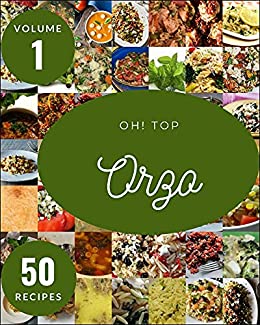 Oh! Top 50 Orzo Recipes Volume 1: A Must have Orzo Cookbook for Everyone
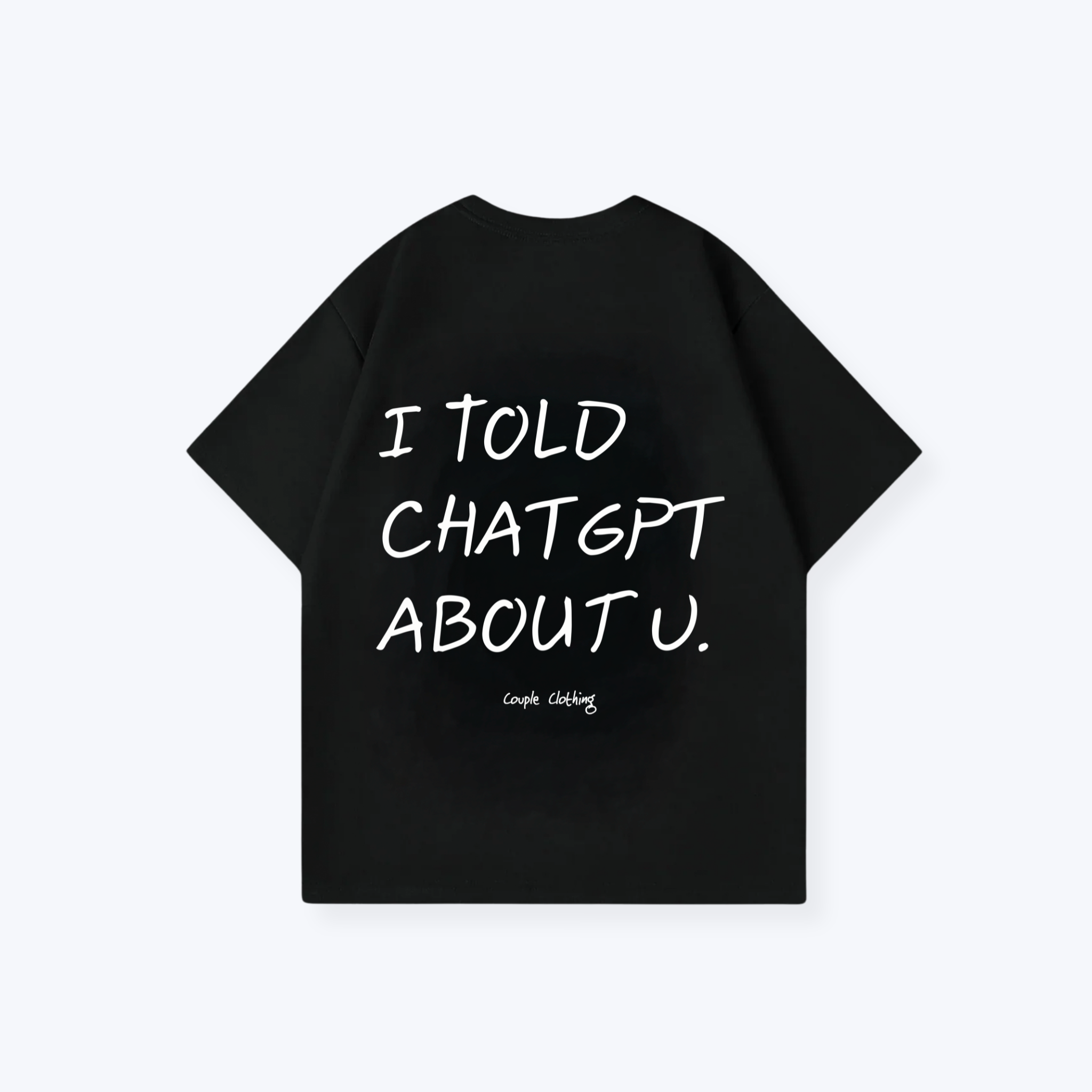I TOLD CHATGPT ABOUT U. SHIRT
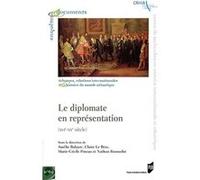 Le diplomate en représentation Amelie Balayre (Auteur), Claire Le Bras (Auteur), Marie-Cécile Pineau (Auteur), Nathan Rousselot (Auteur)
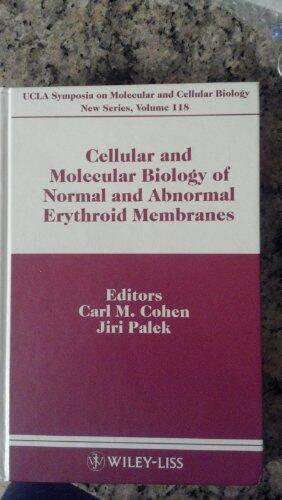 Cellular and Molecular Biology of Normal and Abnormal Erythroid Membranes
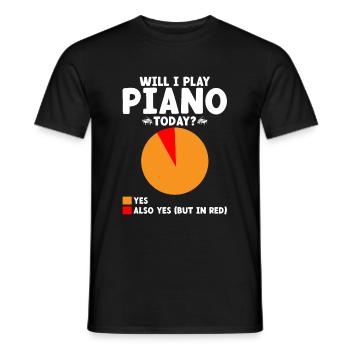 Werde ich heute Klavier spielen Musiker Pianist Keyboard - Männer T-Shirt - Schwarz - Vorne - AI Model Male 178 light (178cm)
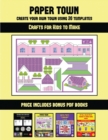 Image for Crafts for Kids to Make (Paper Town - Create Your Own Town Using 20 Templates)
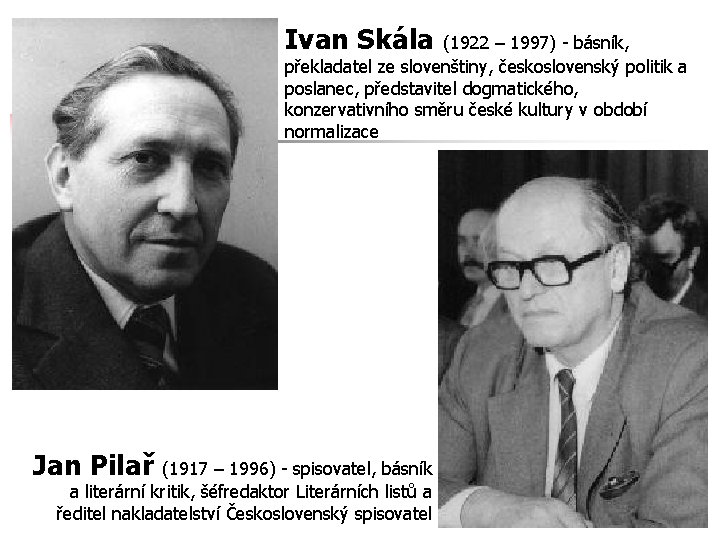 Ivan Skála (1922 – 1997) - básník, překladatel ze slovenštiny, československý politik a poslanec,
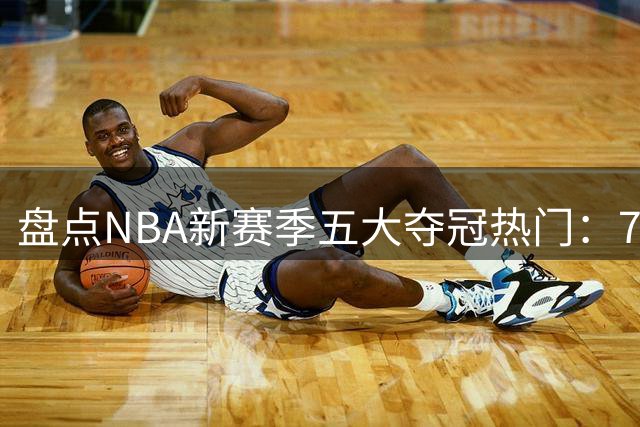 盘点NBA新赛季五大夺冠热门：76人、马刺领跑，骑士、热火上榜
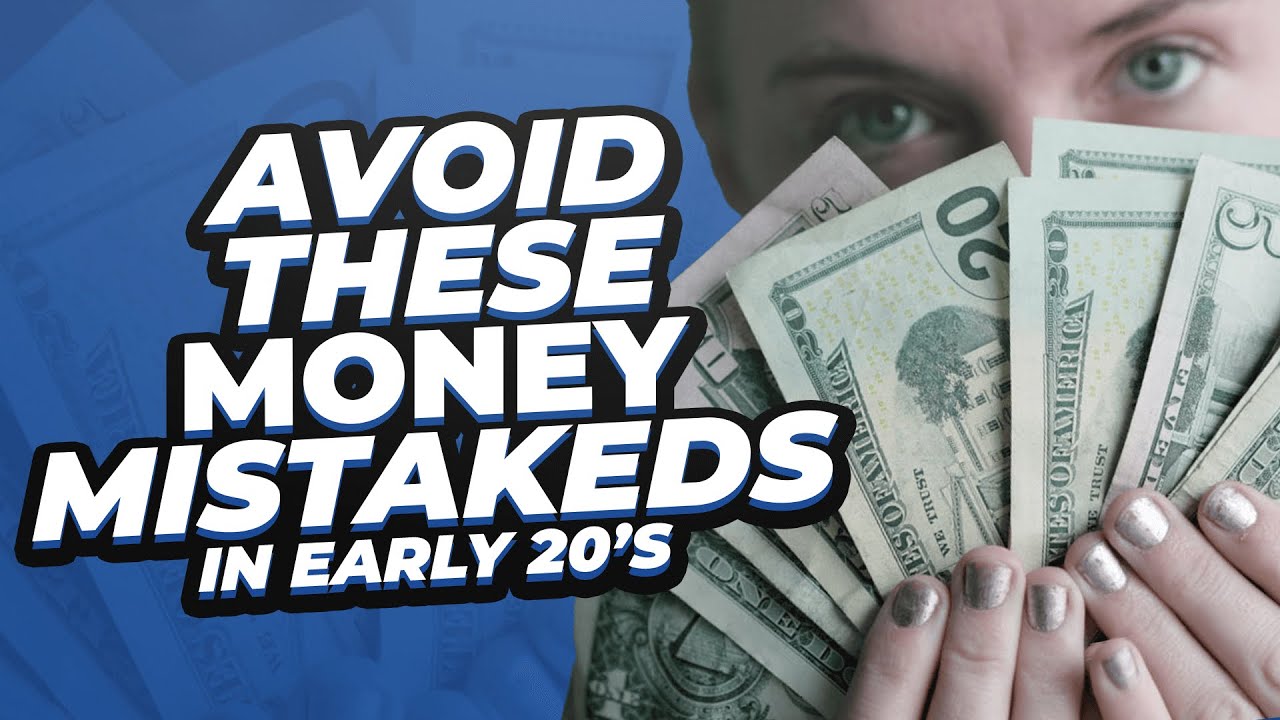 Top 10 Money Mistakes to avoid in your 20's - YouTube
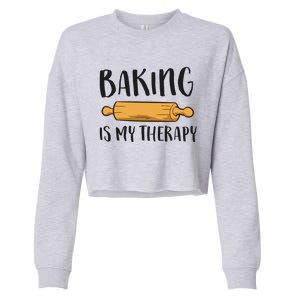 Baking Is My Therapy Funny Cookie Baking Baker Gift Cropped Pullover Crew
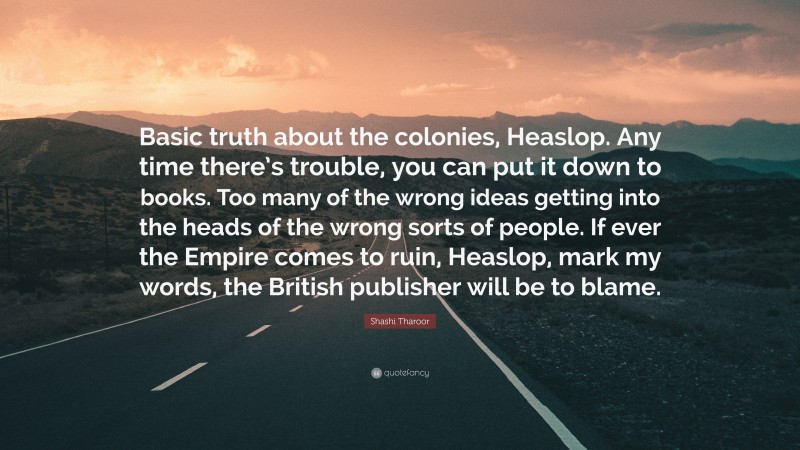 Shashi Tharoor Quote: “Basic truth about the colonies, Heaslop. Any time there’s trouble, you can put it down to books. Too many of the wrong ideas getting into the heads of the wrong sorts of people. If ever the Empire comes to ruin, Heaslop, mark my words, the British publisher will be to blame.”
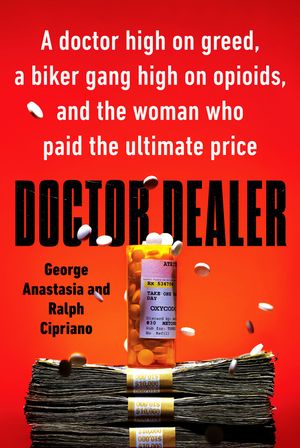 Doctor Dealer: A Doctor High on Greed, a Biker Gang High on Opioids, and the Woman Who Paid the Ultimate Price image number 0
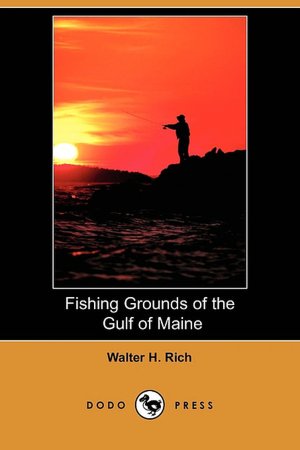 Fishing Grounds Of The Gulf Of Maine (Dodo Press)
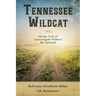 Tennessee Wildcat: On the Trail of Laura Ingalls Wilder's Mr. Edwards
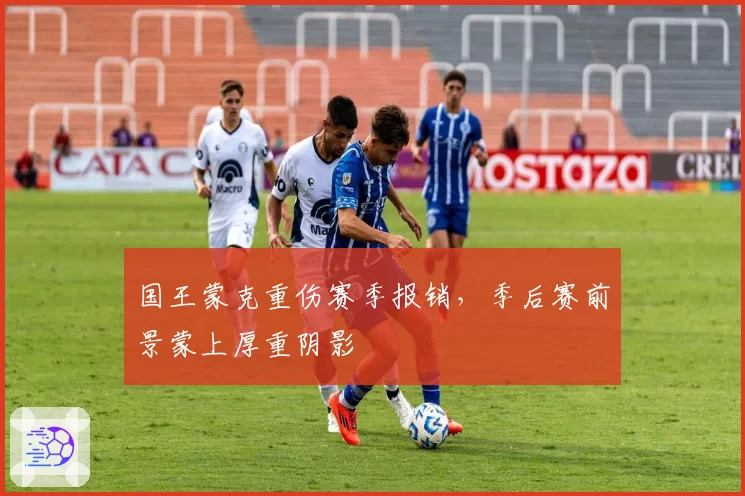 国王蒙克重伤赛季报销，季后赛前景蒙上厚重阴影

▶ **Activity**: In the records above, find the line with "Ivan Skála (1922" and copy from it through the last line exactly, without the pictures.

▶ **Task result**:
 Ivan Skála (1922 – 1997) - básník, překladatel ze slovenštiny, československý politik a poslanec,
 盘点NBA新赛季五大夺冠热门：76人、马刺领跑，骑士、热火上榜
 Top 10 Money Mistakes to avoid in your 20's - YouTube
 Baking Is My Therapy Funny Cookie Baking Baker Gift Cropped Pullover Crew
 Shashi Tharoor Quote: “Basic truth about the colonies, Heaslop. Any time there’s trouble, you can put it down to books. Too many of the wrong ideas getting into the heads of the wrong sorts of people. If ever the Empire comes to ruin, Heaslop, mark my words, the British publisher will be to blame.”
 Doctor Dealer: A Doctor High on Greed, a Biker Gang High on Opioids, and the Woman Who Paid the Ultimate Price image number 0
 Fishing Grounds Of The Gulf Of Maine (Dodo Press)
 Tennessee Wildcat: On the Trail of Laura Ingalls Wilder's Mr. Edwards
 国王蒙克重伤赛季报销，季后赛前景蒙上厚重阴影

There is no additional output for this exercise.